■ **Problems to work on**
**A)** From the Haskell mailing-list reply, extract everything from "To: franco00@gmx.com, beginners@haskell.org" down to "is indeed tricky.".
**B)** Answer these from the Haskell mailing-list reply:
(i) What drawback of the one-liner does its writer mention?
(ii) What time is given for when Ramesh Kumar's message was sent?
(iii) Which of Franco's solutions does Ramesh Kumar say is the only one that has worked so far?
**C)** Go on with the Haskell mailing-list reply from where it stops.

■ **Quoted passage**
>> Start

Or, with a one-liner (inefficient, though):

unique xs = [x | x <- xs, length (filter (== x) xs) == 1]

L.


On Wed, Mar 28, 2012 at 9:38 AM, <franco00@gmx.com> wrote:
            
Indeed the second snipper contains quite an obvious mistake. Thanks for noticing!

It doesn't seem to me it utilises a lambda expression though? You mean the '.' operator for chaining function? If that's it, it could be rewritten


unique :: [Integer] -> [Integer]
unique []   = []
unique (x:xs) | elem x xs   = unique (filter (/= x) xs)

              | otherwise   = x : unique xs
             





 

----- Original Message -----

From: Ramesh Kumar

Sent: 03/28/12 10:14 AM

To: franco00@gmx.com, beginners@haskell.org

Subject: Re: [Haskell-beginners] Beginners Digest, Vol 45, Issue 35


Thanks Franco, Your (first) solution is the only one which has worked so far although it utilizes a lambda expression.
The problem is indeed tricky.

>> End

Records of scene-based questions

>> Start

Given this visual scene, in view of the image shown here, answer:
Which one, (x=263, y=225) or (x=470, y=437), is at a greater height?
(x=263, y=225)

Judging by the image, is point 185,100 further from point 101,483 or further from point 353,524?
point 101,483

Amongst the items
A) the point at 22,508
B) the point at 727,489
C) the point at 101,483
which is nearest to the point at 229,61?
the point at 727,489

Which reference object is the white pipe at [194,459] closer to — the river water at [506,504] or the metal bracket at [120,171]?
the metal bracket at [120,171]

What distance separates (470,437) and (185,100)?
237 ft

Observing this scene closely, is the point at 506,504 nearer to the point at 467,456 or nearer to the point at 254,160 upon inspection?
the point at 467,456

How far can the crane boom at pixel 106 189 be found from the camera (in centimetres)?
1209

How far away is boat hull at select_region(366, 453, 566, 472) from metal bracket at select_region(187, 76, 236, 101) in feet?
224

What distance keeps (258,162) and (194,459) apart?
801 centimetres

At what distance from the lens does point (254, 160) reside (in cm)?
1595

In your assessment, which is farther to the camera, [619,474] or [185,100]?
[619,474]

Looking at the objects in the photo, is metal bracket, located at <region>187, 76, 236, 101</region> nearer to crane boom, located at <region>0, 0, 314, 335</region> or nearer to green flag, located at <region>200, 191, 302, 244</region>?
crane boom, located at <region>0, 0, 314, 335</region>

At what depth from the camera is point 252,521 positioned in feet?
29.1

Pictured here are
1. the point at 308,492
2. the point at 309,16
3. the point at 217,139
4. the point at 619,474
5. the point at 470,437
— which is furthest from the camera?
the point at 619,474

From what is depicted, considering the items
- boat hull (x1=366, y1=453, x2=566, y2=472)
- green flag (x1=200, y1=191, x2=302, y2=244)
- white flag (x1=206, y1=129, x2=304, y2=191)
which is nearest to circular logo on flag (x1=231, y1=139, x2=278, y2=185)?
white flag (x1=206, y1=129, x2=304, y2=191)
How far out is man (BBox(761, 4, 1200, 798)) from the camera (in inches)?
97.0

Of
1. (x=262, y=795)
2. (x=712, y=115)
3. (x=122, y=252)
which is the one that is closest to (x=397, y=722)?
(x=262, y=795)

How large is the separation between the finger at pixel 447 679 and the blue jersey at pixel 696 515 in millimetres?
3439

>> End

■ **Response list**
**A)**
To: franco00@gmx.com, beginners@haskell.org

Subject: Re: [Haskell-beginners] Beginners Digest, Vol 45, Issue 35


Thanks Franco, Your (first) solution is the only one which has worked so far although it utilizes a lambda expression.
The problem is indeed tricky.

**B)**
(i) It is inefficient.
(ii) 10:14 AM on 03/28/12.
(iii) The first one.

**C)**
From: "franco00@gmx.com" <franco00@gmx.com>
To: beginners@haskell.org
Sent: Wednesday, March 28, 2012 3:39 PM
Subject: Re: [Haskell-beginners] Beginners Digest, Vol 45, Issue 35

gah sorry I obviously meant to reply to the "Unique integers in a list" message



 
----- Original Message -----
Sent: 03/28/12 09:36 AM
Subject: Re: Beginners Digest, Vol 45, Issue 35

unique :: [Integer] -> [Integer]
unique []   = []
unique (x:xs) | elem x xs   = (unique . filter (/= x)) xs
              | otherwise   = x : unique xs

-- This is a simpler to read version (albeit inefficient?)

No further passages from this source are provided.